ミャンマーでの水泳事情

<ウェスタン・パークロイヤル・レストランにあるプール>

 ヤンゴンでの生活での1つの課題は健康の維持にある。日本では約25年マラソンを続けてきたが、ヤンゴンでマラソンを継続するための環境が整っているとは言い難い。そこで水泳に着目し、プール探しを試みた。1年前にヤンゴンを訪れた際に宿泊したセドナホテルには立派なプールがあり、早朝に泳いだことはあるが、もっと身近に利用できるプールはないものかと探した結果最初に見つけたプールがカンドージ湖公園内の「ウエスタン・パークロイアルヤル・レストラン」のプールであった。ヤンゴンでの駐在開始直後に列車の旅をした際に探し当て、汗だくになっていた身体をプールの水に浸すことが出来た。然し水遊びを楽しむ子供達が多く、残念ながら落ち着いて泳げる環境ではなかったため、1回きりの利用となった。

<ヤンゴン大学の50mプール>

<メンバーカード>

<プールの脇にあるジム>

 次に探し当てたのがヤンゴン大学のプールである。コンドミニアムのオーナーがヤンゴン大学出身とあって、プールの話をすると、早速車で現場まで案内してくれてメンバーカード作成までサポートしてくれた。本格的な50mプールで年会費は約5,000円と非常に安い。因みに、あすな会計の中山さんは、通っているスポーツジムに月額1万円の会費を払っているとのことからも、ヤンゴン大のプールの安さは際立っている。

<プール脇にあるジムにて、ウォーミングアップ>

 メンバーになった週の日曜日の朝、コンドから徒歩15分のヤンゴン大プールに出かけた。利用者も少なく、コースに沿って50mを縦に泳ぐスペースは充分あった。然し泳ぎ始めてすぐに感じたのは水質の悪さである。透明度が低く、コースに沿ってプールの底に引かれている青い線が良く見えないし、ゴールに近づいても壁が見えてこない程水が濁っているのだ。コースラインを示すブイも浮かんでないため、まっすぐ泳ぐのが難しい。「水は定期的に入れ替えるべきだ。」、「コースラインを張らないのか?」「水質は大丈夫か?」等など、プールの管理人にあれこれ注文を付けたが、埒があかない。まわりの日本人駐在員に状況を話すと、「そんなプールで泳いでいると、いつどんな病に侵されるか判らないから止めた方がいい。」との反応が返って来るばかり。確かに病気になれば、健康維持の筈の水泳が不健康を引き起こす原因となってしまう。
 色々迷ったが、そのプールでは、少ないながらも現地の子供や若者達がゴーグルもつけないで平気で水遊びをしたり、泳ぎの練習をしたりしていて、病気になった人の話も聞こえてこない。と言う訳で、毎週日曜日の午前中は多少の不満と不安を抱きつつヤンゴン大学のプールで泳いでいる次第である。

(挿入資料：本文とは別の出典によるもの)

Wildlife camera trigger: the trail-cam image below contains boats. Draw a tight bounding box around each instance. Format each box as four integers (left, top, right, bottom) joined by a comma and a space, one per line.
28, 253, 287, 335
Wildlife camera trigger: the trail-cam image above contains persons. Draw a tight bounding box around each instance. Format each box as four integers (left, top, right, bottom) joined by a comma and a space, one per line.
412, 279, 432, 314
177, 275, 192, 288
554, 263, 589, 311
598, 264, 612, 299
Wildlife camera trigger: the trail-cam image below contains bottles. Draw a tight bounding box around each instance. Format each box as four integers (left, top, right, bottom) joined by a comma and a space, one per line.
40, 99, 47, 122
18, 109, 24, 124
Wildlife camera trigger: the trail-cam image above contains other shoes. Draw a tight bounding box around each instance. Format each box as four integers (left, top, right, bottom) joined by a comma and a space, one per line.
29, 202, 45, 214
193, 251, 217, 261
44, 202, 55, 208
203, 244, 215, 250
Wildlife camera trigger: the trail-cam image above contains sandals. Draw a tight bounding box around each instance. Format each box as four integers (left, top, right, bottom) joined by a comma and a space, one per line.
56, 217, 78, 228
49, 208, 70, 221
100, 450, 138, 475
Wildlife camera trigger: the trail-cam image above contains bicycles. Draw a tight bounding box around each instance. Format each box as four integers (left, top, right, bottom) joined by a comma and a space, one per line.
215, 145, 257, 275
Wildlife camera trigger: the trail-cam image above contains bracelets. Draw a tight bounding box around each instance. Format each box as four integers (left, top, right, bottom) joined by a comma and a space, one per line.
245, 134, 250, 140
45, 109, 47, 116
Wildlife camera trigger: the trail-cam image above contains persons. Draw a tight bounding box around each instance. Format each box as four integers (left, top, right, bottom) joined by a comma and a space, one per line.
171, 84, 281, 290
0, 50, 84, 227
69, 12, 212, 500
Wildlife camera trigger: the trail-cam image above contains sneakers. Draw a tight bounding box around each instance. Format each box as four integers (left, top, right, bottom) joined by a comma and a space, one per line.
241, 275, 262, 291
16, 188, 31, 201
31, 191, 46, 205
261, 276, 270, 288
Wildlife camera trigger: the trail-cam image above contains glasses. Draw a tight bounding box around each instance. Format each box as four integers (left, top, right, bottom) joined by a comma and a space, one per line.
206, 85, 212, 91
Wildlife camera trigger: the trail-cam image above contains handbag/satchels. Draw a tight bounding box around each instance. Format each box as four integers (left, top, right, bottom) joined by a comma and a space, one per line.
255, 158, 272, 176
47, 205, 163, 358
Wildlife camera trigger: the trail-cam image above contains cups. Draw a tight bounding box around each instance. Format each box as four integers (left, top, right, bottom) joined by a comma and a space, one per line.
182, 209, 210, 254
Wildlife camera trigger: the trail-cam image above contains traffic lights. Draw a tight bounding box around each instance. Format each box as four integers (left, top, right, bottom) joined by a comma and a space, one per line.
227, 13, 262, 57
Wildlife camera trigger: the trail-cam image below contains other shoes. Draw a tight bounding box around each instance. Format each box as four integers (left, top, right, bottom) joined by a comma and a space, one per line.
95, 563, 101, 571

 そんなある日、日本語研修生との会話の中で、Kyaw Thet Khine君が「水のきれいなプールがあるので、一緒に行きましょう。」と誘ってくれた。彼の友人であるThoo Phae Aung君、Moe Lin Aung君の2人も加わり、27日(土)の研修が終了した午後4時過ぎからKyaw Thet Khine君の車に便乗して彼がメンバーになっているKOKINEクラブに向かった。1904年設立という由緒正しきメンバークラブは、50m及び30mの2つのプールの他、ジムやレストランも備わっている立派な施設であった。外国人には会員資格を与えないとのことで、ビジターで入場した。ビジターフィーは500円であった。早速水着に着替え、ジムの器具を使って準備運動を行った上で、水泳を楽しんだ。

<緊張し、プールサイドから手が離せない>

<リラックスすればからだは自然に浮かぶ>

 研修生3人の内、クラブの会員Kyaw Thet Khine君以外は泳ぎが得意ではなく、特にThoo Phae Aung君は全くの金槌であった。そこで、基本中の基本である「水に対する恐怖心を取り除く」訓練から始めた。これは自己流で始めたものだが、フィリピン人の小学生に適用した際、効果抜群だったと言う訓練方法である。
 水への恐怖心から、コチコチに固まっている身体から力を抜き去ることで、水に浮かぶ自分に気付き、次第に泳ぐことに自信を付けていく姿を確認することが出来た。本人も水に浮かぶ自分に喜びを感じたようである。チョットショックだったのは、生徒のミャンマー人より自分の方がはるかに色黒だったことである。

<Khine君の得意の泳ぎは自由形>

<夕やみ迫るプールサイドで>

 泳げるミャンマー人は極めて少ない。そもそも学校にはプールが無く、川も泳げるほどきれいではないことから、子供の頃から水に触れる機会に恵まれないため、泳げる人が少ないのは当然と言える。水泳というスポーツはごく一部のエリート層とその子息だけに与えられた特権なのかもしれない。ヤンゴン駐在中に、少しでも多くの子供達が泳げるようになれるよう指導しようと感じた次第である。